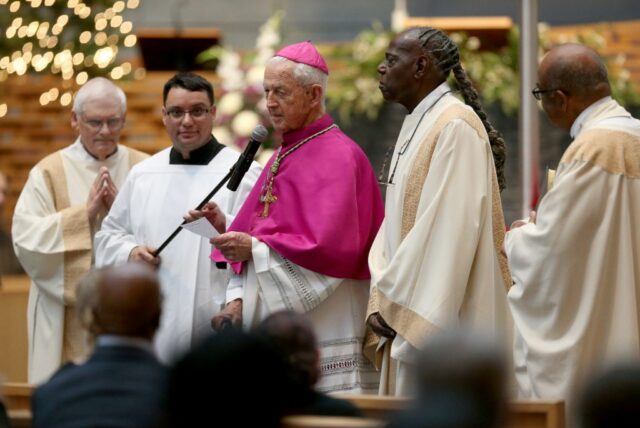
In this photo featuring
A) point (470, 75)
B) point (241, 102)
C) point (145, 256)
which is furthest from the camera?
point (470, 75)

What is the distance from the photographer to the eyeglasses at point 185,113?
18.7 feet

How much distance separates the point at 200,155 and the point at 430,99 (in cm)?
128

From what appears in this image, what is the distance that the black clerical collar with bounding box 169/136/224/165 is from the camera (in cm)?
581

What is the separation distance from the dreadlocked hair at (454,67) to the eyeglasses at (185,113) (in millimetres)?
1183

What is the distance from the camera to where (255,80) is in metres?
8.20

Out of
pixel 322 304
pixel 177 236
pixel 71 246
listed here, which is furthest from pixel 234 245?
pixel 71 246

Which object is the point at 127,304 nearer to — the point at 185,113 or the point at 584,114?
the point at 584,114

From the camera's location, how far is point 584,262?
4.46 meters

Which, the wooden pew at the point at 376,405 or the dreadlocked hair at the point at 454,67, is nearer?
the wooden pew at the point at 376,405

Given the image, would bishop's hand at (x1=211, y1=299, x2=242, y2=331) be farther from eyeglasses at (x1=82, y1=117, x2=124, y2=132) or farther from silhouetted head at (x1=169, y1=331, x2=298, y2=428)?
silhouetted head at (x1=169, y1=331, x2=298, y2=428)

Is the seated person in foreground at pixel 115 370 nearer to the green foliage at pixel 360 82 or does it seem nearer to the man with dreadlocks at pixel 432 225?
the man with dreadlocks at pixel 432 225

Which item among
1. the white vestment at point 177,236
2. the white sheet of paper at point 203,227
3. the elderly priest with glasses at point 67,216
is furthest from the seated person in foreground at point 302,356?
the elderly priest with glasses at point 67,216

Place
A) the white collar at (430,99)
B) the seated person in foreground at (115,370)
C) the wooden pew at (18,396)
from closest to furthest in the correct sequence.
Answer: the seated person in foreground at (115,370), the wooden pew at (18,396), the white collar at (430,99)

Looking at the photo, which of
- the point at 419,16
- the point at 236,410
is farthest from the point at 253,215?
the point at 419,16
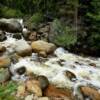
+---+
Exercise prompt: Rewrite the listing above with "dreadlocked hair" replaced by "locs" wherever it appears, leaving everything else the same and omitting the pictures.

Worked solution:
In this photo featuring
A) point (470, 75)
B) point (241, 102)
C) point (145, 256)
which is furthest from the camera?
point (470, 75)

What is the distance from the photographer to the eyeglasses at point 185,113?
18.7 feet

How much distance separates the point at 200,155 and the point at 430,99 (in cm)?
128

From what appears in this image, what is the distance that the black clerical collar with bounding box 169/136/224/165 is from the camera (in cm)?
581

What is the separation distance from the locs at (454,67) to the eyeglasses at (185,113) (in millimetres)?
1183

What is the distance from the camera to where (255,80) is in metres?
8.20

Out of
pixel 322 304
pixel 177 236
pixel 71 246
listed here, which is furthest from pixel 234 245?
pixel 71 246

Which object is the point at 127,304 nearer to — the point at 185,113 or the point at 584,114?
the point at 584,114

From the camera's location, how far is point 584,262?
4.46 meters

Which, the wooden pew at the point at 376,405 or the locs at the point at 454,67, is nearer?
the wooden pew at the point at 376,405

Given the image, would bishop's hand at (x1=211, y1=299, x2=242, y2=331) be farther from eyeglasses at (x1=82, y1=117, x2=124, y2=132) or farther from silhouetted head at (x1=169, y1=331, x2=298, y2=428)?
silhouetted head at (x1=169, y1=331, x2=298, y2=428)

Is the seated person in foreground at pixel 115 370 nearer to the green foliage at pixel 360 82 or does it seem nearer to the man with dreadlocks at pixel 432 225?
the man with dreadlocks at pixel 432 225

Which item among
1. the white vestment at point 177,236
2. the white sheet of paper at point 203,227
3. the elderly priest with glasses at point 67,216
is furthest from the seated person in foreground at point 302,356?
the elderly priest with glasses at point 67,216

Place
A) the white collar at (430,99)
B) the seated person in foreground at (115,370)
C) the wooden pew at (18,396)
from closest to furthest in the correct sequence.
Answer: the seated person in foreground at (115,370), the wooden pew at (18,396), the white collar at (430,99)

Looking at the photo, which of
- the point at 419,16
- the point at 236,410
is farthest from the point at 253,215?
the point at 419,16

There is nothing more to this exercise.